_TEXT BLOCK:_
⁂

In the very general case the a weaker form of the axiom of choice is needed, namely the Prime Ideal Theorem. This is because, in the general case, an ultrafilter in the Lindenbaum's algebra is a complete and consistent theory.

On the other hand if the language is countable you can enumerate its sentences hence using the axiom of choice is not necessary. Of course, the construction of the complete consistent set of sentences is fairly non-constructive. The argument is as follows:

Let $T_0$ be a consistent set of sentences. Define:

$$T_{n+1} =\begin{cases} T_n\cup\{\phi_n\} & \textrm{ if } T_n\cup\{\phi_n\}\textrm{ is consistent} \\ T_n\cup\{\lnot\phi_n\} & \textrm{ otherwise} \end{cases}$$

In the second case it is obvious that $T_n\models\lnot\phi_n$, hence $T_n\cup\{\lnot\phi_n\}$ is consistent, if $T_n$ is. It is fairly easy to see that $T^\star=\bigcup_{n\in\mathbb{N}}T_n$ is complete and consistent. The completeness follows directly from the fact that for every sentence $\phi$ $T^\star$ contains either $\phi$ or $\lnot\phi$. The consistency is seen as follows: If $T^\star$ proved an inconsistency, then finite number of sentences would be part of the proof, hence some $T_n$ would be inconsistent.

⁂

_SET TASKS:_
A – Answer these questions from the passage on complete theories:
(i) In the very general case, which weaker form of the axiom of choice is needed?
(ii) What condition on the language makes the axiom of choice unnecessary?
(iii) From what fact does the completeness of $T^\star$ follow directly?
B – Quote the part of the passage on complete theories that opens with the words containing "In the second" and closes with "would be inconsistent.".

_DATA BLOCK:_
⁂

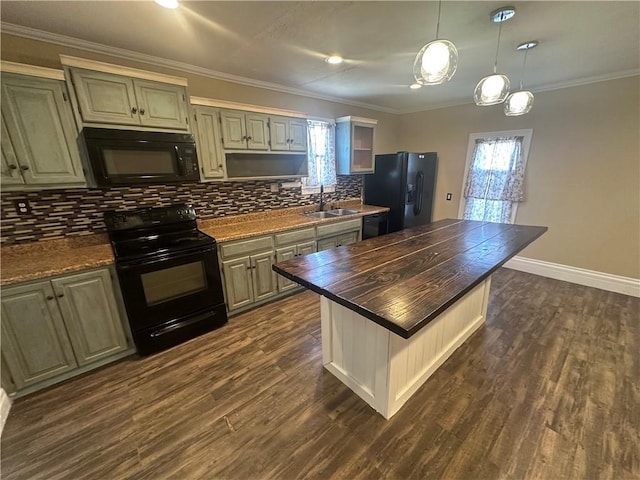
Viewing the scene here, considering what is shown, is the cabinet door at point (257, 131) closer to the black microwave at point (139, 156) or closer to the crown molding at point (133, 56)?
the crown molding at point (133, 56)

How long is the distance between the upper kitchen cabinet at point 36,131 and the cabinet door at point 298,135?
76.4 inches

⁂

_PROBLEM SOLUTIONS:_
A –
(i) The Prime Ideal Theorem.
(ii) The language is countable.
(iii) For every sentence $\phi$, $T^\star$ contains either $\phi$ or $\lnot\phi$.

B –
In the second case it is obvious that $T_n\models\lnot\phi_n$, hence $T_n\cup\{\lnot\phi_n\}$ is consistent, if $T_n$ is. It is fairly easy to see that $T^\star=\bigcup_{n\in\mathbb{N}}T_n$ is complete and consistent. The completeness follows directly from the fact that for every sentence $\phi$ $T^\star$ contains either $\phi$ or $\lnot\phi$. The consistency is seen as follows: If $T^\star$ proved an inconsistency, then finite number of sentences would be part of the proof, hence some $T_n$ would be inconsistent.